A few thoughts on being "sans" clothing...a Musing...

Updated: Sep 16, 2021


Ah yes, the Garden of Eden, the Roman baths, Vaudeville burlesque shows, Vegas, the Doll House and other such establishments, certain classical statuary and paintings, are all forms or versions of de-clothed states. Nothing anywhere, with the possible exception of perhaps war, famine, terrorism, religion, politics, or global economic crisis, quite emphatically stirs up the fires of a mix of emotions as does gallivanting around without your top and drawers on.

Some folks find being in the buff offensive thumping their Bibles or some such other holy book (yes I know, there are a ton of religious types and a ton of books, and “no” I’m not against religion), others worship it with nudist camps or nude beaches, and still others find it a unique curiosity. We have laws governing its presence and even in some cases, lack thereof. We have committees who get paid to judge whether something is or ain’t vile and O-FENSIVE, and even a few out in Hollywood earn a living wage (and then some!) deciding whether or not little Johnny who is in high school can get in to see the latest Terminator flick due to the dreaded nudity or partial nudity label with the motion picture rating system.

With all of that said, the female form is surely the most beautiful thing on earth. I wrote a line in a poem once that is a commentary on this 9th Wonder of the World:

“At least we can be sensual, at least we have that…

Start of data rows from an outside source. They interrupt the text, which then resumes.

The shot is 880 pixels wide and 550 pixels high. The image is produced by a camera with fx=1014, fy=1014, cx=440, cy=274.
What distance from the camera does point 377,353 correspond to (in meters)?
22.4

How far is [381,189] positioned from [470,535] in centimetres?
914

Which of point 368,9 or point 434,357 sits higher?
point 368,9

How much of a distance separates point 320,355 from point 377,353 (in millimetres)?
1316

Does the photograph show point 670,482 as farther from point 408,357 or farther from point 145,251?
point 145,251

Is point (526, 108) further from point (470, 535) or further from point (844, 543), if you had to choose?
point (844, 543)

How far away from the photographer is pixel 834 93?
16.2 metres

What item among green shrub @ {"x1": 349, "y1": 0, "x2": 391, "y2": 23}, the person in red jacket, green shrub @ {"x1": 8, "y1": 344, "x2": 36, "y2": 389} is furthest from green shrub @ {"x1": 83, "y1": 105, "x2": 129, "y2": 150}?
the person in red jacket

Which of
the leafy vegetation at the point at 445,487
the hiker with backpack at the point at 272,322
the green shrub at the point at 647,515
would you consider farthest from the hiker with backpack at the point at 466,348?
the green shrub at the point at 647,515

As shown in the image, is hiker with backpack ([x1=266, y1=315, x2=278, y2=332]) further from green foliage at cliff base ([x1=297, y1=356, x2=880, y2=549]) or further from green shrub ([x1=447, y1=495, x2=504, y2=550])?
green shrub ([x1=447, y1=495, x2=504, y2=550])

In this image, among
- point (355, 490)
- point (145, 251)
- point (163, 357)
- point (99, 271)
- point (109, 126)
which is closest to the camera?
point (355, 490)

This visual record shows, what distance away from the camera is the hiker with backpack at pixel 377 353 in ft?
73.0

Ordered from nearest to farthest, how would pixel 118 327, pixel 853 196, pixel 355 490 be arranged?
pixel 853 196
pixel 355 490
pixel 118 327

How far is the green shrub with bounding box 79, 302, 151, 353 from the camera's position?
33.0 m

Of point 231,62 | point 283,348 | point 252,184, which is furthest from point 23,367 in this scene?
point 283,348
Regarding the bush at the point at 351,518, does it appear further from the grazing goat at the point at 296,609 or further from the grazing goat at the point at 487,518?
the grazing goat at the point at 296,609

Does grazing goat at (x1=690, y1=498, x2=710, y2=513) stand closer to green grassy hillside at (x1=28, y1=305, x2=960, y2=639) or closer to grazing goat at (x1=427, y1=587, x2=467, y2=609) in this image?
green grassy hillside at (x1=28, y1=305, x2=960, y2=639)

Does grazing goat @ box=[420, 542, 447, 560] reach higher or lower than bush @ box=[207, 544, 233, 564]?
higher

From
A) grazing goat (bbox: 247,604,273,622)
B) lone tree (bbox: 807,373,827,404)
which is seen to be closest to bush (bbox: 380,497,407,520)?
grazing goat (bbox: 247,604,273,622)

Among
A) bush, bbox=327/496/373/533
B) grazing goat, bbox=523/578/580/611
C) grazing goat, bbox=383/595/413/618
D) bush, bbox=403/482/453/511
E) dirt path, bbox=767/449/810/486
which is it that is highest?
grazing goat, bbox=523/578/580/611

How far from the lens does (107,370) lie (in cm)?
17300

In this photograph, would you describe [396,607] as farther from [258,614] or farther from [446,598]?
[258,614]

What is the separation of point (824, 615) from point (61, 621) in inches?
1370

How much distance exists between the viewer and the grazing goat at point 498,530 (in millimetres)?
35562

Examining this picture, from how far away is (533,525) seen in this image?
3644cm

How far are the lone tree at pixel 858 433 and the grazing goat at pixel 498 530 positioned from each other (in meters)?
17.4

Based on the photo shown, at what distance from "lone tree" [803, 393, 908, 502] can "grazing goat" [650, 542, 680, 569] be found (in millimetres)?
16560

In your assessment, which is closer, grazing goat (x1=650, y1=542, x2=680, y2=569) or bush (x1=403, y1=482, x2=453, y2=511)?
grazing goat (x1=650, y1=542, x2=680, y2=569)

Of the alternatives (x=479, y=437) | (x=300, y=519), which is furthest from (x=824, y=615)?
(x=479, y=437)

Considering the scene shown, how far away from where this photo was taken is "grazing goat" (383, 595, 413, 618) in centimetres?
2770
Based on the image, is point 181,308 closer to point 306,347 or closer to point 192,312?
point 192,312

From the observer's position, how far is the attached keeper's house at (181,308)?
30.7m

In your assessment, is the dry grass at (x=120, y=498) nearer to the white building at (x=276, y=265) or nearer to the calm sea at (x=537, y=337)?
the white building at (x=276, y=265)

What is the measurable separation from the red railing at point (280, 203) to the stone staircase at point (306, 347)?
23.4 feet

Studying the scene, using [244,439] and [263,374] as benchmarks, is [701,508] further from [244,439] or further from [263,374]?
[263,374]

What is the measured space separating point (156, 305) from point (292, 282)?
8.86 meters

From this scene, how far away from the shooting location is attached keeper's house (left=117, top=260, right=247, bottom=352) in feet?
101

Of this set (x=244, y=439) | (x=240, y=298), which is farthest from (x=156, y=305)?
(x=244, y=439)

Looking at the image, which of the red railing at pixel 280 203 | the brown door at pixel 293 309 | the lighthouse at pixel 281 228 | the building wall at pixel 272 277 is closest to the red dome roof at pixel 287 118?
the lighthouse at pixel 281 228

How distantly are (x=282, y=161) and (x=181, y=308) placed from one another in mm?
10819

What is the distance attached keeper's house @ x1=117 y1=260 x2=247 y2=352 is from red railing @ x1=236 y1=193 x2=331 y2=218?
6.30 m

A black cat, a nude woman, reclining sideways in a bed, looking

Like a cello…”

Sonnets have been written, a myriad of poetry, movies have been made, notes scribbled on bar napkins, books, clothing, ball caps, gas station bathroom stalls and most anything else you can think of have been used as devices to immortalize, propagandize, or generally serve as an ode to the female body and shape. Now, many times these can be in reference to certain preferential parts of the feminine form based on the beholder for sure, such as the “derriere” or “tatas” or whatever colorful language some decide to use. Sadly, some of these tributes can fail to mention important attributes such as a decided acumen, specific skills, a genteel demeanor, and the list goes on.

At the very least, maybe the female form can take solace in the fact that it is still highly celebrated, sought after, and thought of for sure by many on a daily basis, a very popular and timeless treasure, with fans young and old. Heck, some even take their appreciation into the most revered of spots, the reading room or “lavatory” as we say, wow.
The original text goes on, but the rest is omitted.